Despite what one might think, the boom in contracting work in the war
zones isn’t necessarily aiding U.S. employment, given that large
numbers of contractors are actually foreign nationals. For example,
over 90% of the private security contractors in Afghanistan are
Afghans. One contractor, Triple Canopy, most of whose guards are from
Uganda and Peru, has a $1.53 billion contract with the State
Department to protect its employees. ArmorGroup North America (AGNA),
which is contracted to secure the US embassy in Kabul, hires many
Nepalese (known as Gurkhas) whose English is not proficient. “One
guard described the situation as so dire that if he were to say to
many of the Gurkhas, ‘There is a terrorist standing behind you,’ those
Gurkhas would answer ‘Thank you sir, and good morning.’”
The practices employed by the military contractors also reflect poorly
on America’s commitment to human rights—both in the way that they
treat their employees and in their employees’ behavior. For example,
Triple Canopy houses its employees in overcrowded shipping containers.
In addition to soliciting underage Chinese prostitutes, AGNA
contractors have also been described as “peeing on people, eating
potato chips out of [buttock] cracks, vodka shots out of [buttock]
cracks (there is video of that one), broken doors after drnken [sic]
brawls, threats and intimidation from those leaders participating in
this activity…” This behavior is not reserved to lower level
employees, and has been observed and even encouraged by upper level
management. Blackwater employees have also been accused of weapons
smuggling as well as cocaine and steroid use. Despite all this,
Blackwater—which, as the New York Times has reported, “created a web
of more than 30 shell companies or subsidiaries in part to obtain
millions of dollars in American government contracts after the
security company came under intense criticism for reckless conduct in
Iraq”—still won a cut of a $10 billion contract given out by the State
Department in 2010.
Despite the high levels of corruption, waste, mismanagement and fraud
by military contractors in Iraq and Afghanistan, the U.S. government
continues to shield them, resisting any attempts at greater oversight
or accountability. War, after all, has become a huge money-making
venture, and America, with its vast military empire, is one of its
best customers. Indeed, the American military-industrial complex has
erected an empire unsurpassed in history in its breadth and scope and
dedicated to conducting perpetual warfare throughout the earth.
What most Americans fail to recognize is that these ongoing wars have
little to do with keeping the country safe and everything to do with
enriching the military industrial complex at taxpayer expense. It’s
the military industrial complex (the illicit merger of the armaments
industry and the government) that President Dwight D. Eisenhower
warned us against more than 50 years ago and which has come to
represent perhaps the greatest threat to the nation’s fragile
infrastructure today.
Unfortunately, Americans have been inculcated with a false, misplaced
sense of patriotism about the military that equates devotion to one’s
country with supporting the war machine so that any mention of cutting
back on the massive defense budget is immediately met with outrage.
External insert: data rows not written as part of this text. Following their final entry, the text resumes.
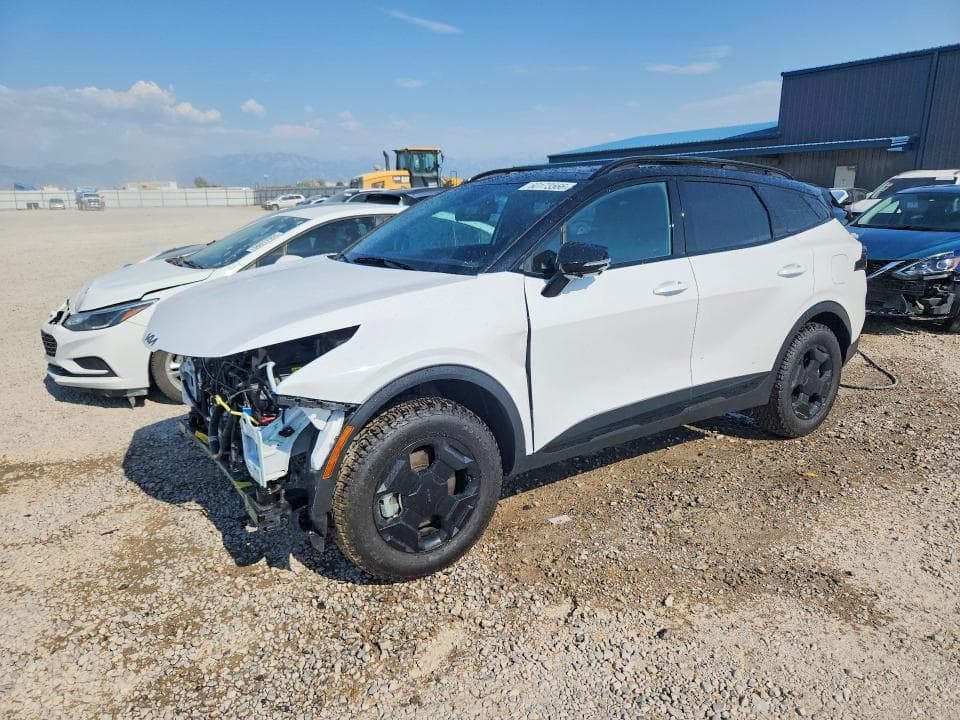 2026 KIA SPORTAGE X-PRO PRESTIGE - 1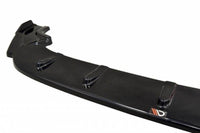 Front Lip / Front Splitter / Front Approach V.1 for VW Golf 7 R Facelift by Maxton Design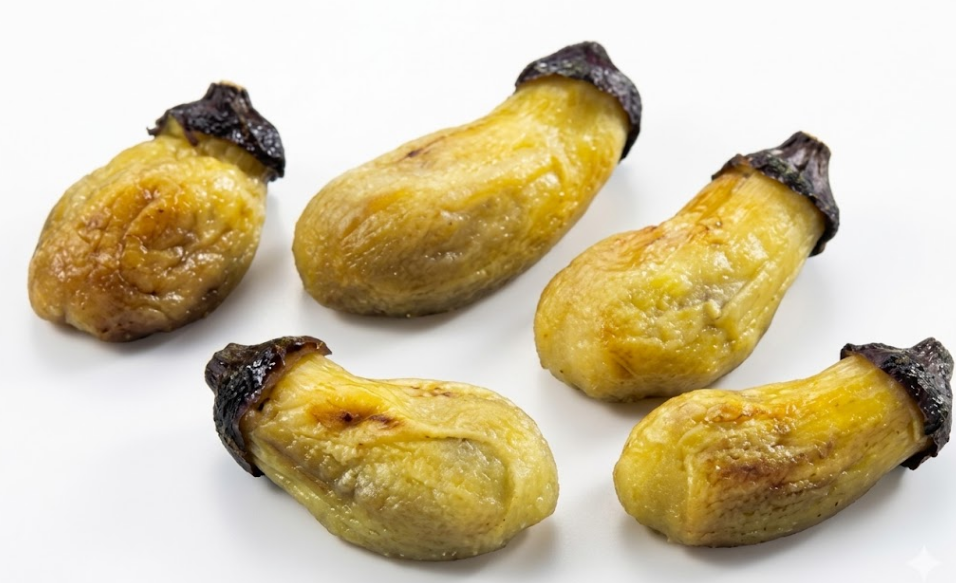 一口焼き小茄子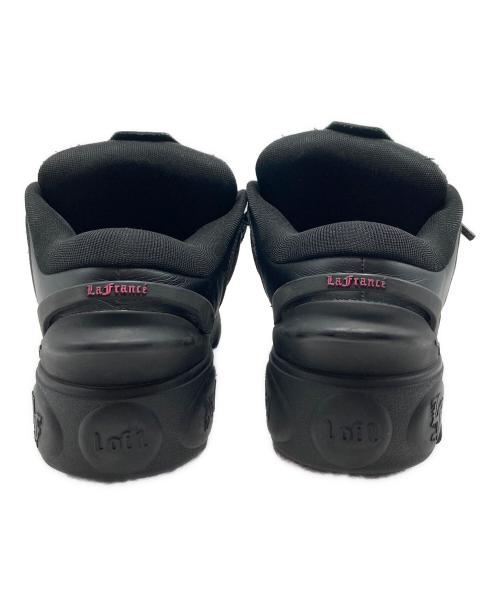 PUMA（プーマ）PUMA (プーマ) LaMelo Ball LA FRANCE UNTOUCHABLE/310865-01 ブラック サイズ:US10の古着・服飾アイテム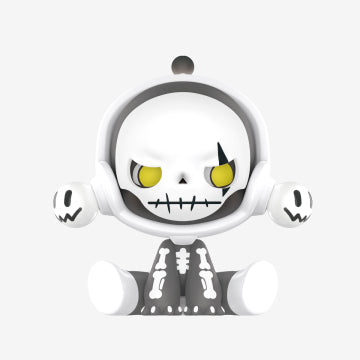 SKULLPANDA Ancient Castle Series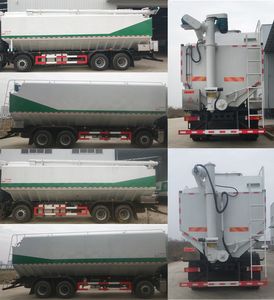 Shunde  SDS5310ZSLB6 Bulk feed transport vehicle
Yet the military-industrial complex is engaged in a deadly game, one
that all presidents, including Obama, foster. And the consequences, as
Eisenhower recognized, are grave:
“Every gun that is made, every warship launched, every rocket fired
signifies, in the final sense, a theft from those who hunger and are
not fed, those who are cold and are not clothed. This world in arms is
not spending money alone. It is spending the sweat of its laborers,
the genius of its scientists, the hopes of its children…This is not a
way of life at all, in any true sense. Under the cloud of threatening
war, it is humanity hanging from a cross of iron.”